As wearables move beyond the wrist, integrating into clothing, jewelry, and footwear, the abilities of increasingly inconspicuous biometric sensors woven into the fabric of our clothing is similarly expanding. For entrepreneurs experimenting in this space, it means that the ability of wearable tech is going to be less about the device, and more about what software can do with sensors built into the device.

That's what the founders of Anansi are betting on. When we checked in with the startup last fall, founder Nikita Parikh (pictured above), a University of Illinois Urbana-Champaign engineering alum, aimed to build a wearable for the wrist that could sense when the wearer was in danger and dial 911. However, as her team continued to develop tech and study the market, they realize that they were behind on hardware manufacturing but ahead of the curve on software that can accurately read biometric sensor data.

So they decided to move away from competing with companies spending "billions" on creating hardware, said Matthew Barron (pictured above), a Booth student who recently joined the Anansi team, and play to their strengths.

"This duplicative effort of being a hardware company and software company was going to distract us from what we really are and what we want to be focused on: a software company that can do emotion-based recognition," he explained.

"We're now exclusively focused on is creating the software that leverages sensors in wearable devices to recognize specific emotions and automatically send notifications based on those detected emotions," he added.
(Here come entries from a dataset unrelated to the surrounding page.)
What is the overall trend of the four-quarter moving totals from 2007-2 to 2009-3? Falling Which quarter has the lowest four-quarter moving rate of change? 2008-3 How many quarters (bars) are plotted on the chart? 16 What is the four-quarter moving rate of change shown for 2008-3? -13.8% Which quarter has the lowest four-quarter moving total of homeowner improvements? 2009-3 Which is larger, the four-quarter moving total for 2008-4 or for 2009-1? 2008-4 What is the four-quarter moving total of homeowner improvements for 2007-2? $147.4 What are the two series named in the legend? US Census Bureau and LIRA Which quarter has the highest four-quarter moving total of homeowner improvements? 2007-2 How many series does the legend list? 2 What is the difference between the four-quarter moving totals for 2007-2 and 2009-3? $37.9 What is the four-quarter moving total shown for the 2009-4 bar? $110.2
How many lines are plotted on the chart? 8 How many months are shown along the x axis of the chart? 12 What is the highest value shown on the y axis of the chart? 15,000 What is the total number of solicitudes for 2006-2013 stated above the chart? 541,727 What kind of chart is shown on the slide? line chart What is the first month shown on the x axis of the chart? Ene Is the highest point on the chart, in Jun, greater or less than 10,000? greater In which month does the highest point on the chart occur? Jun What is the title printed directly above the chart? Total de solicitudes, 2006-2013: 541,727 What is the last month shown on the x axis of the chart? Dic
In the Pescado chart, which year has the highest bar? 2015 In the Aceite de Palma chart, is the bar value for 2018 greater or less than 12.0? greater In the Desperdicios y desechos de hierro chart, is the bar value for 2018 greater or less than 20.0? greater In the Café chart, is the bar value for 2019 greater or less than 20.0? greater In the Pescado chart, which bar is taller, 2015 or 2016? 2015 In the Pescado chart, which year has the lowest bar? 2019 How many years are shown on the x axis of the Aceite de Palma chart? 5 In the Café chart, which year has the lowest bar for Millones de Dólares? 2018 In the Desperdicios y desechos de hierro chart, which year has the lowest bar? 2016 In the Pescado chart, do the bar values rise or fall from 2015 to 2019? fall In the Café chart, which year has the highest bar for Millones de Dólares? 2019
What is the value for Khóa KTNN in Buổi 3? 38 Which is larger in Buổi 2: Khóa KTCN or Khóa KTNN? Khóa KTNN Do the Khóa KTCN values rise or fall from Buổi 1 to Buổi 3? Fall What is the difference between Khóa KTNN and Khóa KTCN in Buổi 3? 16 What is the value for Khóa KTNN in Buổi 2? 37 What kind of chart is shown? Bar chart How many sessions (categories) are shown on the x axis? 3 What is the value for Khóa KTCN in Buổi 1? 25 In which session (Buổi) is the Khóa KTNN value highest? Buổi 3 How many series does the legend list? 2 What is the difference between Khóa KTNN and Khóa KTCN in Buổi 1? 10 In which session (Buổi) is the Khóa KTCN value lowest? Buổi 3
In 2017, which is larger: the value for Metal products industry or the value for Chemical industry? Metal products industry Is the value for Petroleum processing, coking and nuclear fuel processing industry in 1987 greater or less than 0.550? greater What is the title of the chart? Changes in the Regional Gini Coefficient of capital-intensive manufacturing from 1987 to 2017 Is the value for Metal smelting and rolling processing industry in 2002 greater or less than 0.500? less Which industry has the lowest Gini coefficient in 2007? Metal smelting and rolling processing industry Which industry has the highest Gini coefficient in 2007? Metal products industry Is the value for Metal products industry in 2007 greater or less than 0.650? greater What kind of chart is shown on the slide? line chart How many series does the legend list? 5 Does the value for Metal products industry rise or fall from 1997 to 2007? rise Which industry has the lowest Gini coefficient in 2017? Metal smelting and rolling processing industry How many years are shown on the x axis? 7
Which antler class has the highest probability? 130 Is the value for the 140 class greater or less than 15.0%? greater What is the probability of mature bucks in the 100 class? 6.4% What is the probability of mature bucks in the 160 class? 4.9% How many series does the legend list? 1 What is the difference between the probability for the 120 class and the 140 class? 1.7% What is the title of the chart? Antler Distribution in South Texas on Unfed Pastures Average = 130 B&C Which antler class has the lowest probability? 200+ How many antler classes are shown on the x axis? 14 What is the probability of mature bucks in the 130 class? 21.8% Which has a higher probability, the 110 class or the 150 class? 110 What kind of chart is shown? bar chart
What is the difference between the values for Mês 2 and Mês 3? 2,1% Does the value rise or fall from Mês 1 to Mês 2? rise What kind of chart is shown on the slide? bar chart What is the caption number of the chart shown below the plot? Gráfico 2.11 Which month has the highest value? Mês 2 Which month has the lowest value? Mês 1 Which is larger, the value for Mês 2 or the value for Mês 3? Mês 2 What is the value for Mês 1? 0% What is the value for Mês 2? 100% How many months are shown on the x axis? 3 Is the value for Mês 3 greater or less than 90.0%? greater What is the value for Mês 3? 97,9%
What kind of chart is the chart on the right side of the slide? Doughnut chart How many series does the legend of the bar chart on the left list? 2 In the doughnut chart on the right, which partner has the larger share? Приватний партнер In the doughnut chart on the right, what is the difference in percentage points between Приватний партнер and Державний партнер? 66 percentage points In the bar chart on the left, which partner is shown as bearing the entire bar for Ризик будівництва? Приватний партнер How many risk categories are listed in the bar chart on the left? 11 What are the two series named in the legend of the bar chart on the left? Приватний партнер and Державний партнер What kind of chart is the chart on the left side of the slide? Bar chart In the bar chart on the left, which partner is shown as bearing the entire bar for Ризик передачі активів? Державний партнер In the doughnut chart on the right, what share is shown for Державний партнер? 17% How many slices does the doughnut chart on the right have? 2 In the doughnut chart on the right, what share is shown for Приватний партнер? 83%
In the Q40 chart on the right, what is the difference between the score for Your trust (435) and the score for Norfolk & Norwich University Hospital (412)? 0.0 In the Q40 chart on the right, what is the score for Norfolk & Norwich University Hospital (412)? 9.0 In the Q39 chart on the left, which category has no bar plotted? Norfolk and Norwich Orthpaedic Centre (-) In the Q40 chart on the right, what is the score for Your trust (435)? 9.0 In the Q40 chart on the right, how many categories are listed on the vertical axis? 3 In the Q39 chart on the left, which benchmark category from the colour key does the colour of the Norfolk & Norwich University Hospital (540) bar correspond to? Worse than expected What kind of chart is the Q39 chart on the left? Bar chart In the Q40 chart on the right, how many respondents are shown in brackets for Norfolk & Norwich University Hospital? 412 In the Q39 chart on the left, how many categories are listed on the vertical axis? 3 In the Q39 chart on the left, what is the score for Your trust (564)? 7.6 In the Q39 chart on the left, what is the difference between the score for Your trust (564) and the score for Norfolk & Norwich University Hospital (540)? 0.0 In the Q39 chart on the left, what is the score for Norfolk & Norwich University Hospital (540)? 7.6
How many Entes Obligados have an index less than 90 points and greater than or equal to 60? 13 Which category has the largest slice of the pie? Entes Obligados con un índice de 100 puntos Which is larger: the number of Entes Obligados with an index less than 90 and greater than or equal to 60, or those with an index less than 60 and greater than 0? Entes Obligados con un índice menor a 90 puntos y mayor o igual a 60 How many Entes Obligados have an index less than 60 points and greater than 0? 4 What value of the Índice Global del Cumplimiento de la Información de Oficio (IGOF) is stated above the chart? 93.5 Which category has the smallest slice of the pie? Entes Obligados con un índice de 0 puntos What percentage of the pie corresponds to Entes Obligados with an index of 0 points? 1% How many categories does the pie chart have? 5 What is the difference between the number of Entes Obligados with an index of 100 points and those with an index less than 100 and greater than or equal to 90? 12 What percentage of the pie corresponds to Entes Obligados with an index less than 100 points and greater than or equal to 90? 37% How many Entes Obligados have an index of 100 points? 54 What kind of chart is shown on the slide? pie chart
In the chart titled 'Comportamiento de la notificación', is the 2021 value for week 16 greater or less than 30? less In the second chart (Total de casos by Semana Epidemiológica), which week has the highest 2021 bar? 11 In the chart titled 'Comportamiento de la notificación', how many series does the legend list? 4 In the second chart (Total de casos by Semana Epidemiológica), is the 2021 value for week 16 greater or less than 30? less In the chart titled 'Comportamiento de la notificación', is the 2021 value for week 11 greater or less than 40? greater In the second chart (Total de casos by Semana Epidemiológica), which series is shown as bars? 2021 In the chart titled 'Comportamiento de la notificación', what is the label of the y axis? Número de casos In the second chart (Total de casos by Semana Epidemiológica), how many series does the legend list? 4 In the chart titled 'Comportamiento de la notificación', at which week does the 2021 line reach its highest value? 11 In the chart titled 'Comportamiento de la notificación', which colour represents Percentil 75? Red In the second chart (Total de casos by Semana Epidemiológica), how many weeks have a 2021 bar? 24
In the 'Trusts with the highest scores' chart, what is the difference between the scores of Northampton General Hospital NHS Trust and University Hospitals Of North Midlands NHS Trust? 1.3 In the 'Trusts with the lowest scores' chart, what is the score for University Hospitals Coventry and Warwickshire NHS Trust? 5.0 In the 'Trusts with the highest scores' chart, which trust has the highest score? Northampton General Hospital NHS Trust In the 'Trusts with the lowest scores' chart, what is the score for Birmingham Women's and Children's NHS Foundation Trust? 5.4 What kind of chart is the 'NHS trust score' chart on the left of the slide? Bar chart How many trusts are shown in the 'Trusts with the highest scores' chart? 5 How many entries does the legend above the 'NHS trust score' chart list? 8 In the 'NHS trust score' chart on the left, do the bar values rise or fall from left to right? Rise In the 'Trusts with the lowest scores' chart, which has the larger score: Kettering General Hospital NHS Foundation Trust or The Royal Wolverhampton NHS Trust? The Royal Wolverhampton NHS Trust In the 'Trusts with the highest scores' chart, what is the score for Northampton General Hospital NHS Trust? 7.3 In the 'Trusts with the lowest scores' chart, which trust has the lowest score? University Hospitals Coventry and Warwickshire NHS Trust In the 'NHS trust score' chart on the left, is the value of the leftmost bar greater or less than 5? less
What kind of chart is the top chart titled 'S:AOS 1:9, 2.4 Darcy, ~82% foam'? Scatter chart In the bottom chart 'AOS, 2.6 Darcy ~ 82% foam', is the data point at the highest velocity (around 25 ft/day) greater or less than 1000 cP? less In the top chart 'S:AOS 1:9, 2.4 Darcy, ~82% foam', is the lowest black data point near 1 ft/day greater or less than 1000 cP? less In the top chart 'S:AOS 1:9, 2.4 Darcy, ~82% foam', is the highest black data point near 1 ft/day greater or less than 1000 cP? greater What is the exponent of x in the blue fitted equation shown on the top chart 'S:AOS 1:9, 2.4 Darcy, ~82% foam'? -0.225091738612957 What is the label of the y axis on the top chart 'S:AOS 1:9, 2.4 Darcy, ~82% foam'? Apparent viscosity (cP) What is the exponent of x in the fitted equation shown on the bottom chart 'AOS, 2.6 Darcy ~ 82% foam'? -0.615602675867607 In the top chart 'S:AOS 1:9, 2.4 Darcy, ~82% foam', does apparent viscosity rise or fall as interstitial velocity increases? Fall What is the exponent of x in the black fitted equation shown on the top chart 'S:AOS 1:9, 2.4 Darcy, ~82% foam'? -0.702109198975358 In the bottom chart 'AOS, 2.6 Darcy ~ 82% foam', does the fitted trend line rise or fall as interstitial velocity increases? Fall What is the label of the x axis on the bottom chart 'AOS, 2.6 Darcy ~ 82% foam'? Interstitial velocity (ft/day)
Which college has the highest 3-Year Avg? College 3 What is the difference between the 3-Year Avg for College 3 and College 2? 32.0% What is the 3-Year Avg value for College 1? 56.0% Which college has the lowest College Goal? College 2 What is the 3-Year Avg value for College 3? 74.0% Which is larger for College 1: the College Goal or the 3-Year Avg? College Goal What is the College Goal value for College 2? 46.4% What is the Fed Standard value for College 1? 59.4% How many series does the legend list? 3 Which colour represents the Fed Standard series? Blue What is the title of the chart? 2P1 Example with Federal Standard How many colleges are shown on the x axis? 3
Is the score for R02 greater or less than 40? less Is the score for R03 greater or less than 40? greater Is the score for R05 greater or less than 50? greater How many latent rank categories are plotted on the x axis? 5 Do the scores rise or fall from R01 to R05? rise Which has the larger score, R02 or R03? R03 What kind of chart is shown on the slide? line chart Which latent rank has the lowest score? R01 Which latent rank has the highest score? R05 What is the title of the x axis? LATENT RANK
Their product is a proprietary algorithm that can interprets sensors on wearables and sends automatic notifications based on emotions. Barron said the most feasible application at the moment is measuring fear, then sending alerts to the user who can confirm their device should notify contacts or authorities. But the sensors they use, which can measure biometrics such as heart rate and skin tension, could also be used to measure how calm or anxious a person is throughout any given day.

They'd also like to expand to medical applications such as seizure and fall recognition, using accelerometers and gyroscopes.

However, the problem with innovating for the future of wearable tech, is that wearable tech is still in relatively rudimentary stages and hasn't reached critical mass--yet. Though analysts have predicted the wearable tech market will increase significantly over the next few years, hardware manufacturers are still on-boarding the first wave of adopters. And Anansi is looking even one step past that, to more sophisticated sensors that can read blood sugar and monitor heart rate activity.

Barron admitted that not all wearables are leveraging the sensors they need, so they're making a bet that wearable manufacturers are heading in the same direction. In the meantime the startup is sponsored by Microsoft, and have been testing their product on Microsoft Band 2 which Barron said has the sensors they need for their software.

The startup has already started to talk with heart rate monitor companies, and they aim to sell their software license to major hardware and software companies working on wearable tech. They currently have an minimum viable product, and are competing in UChicago's New Venture Challenge next month.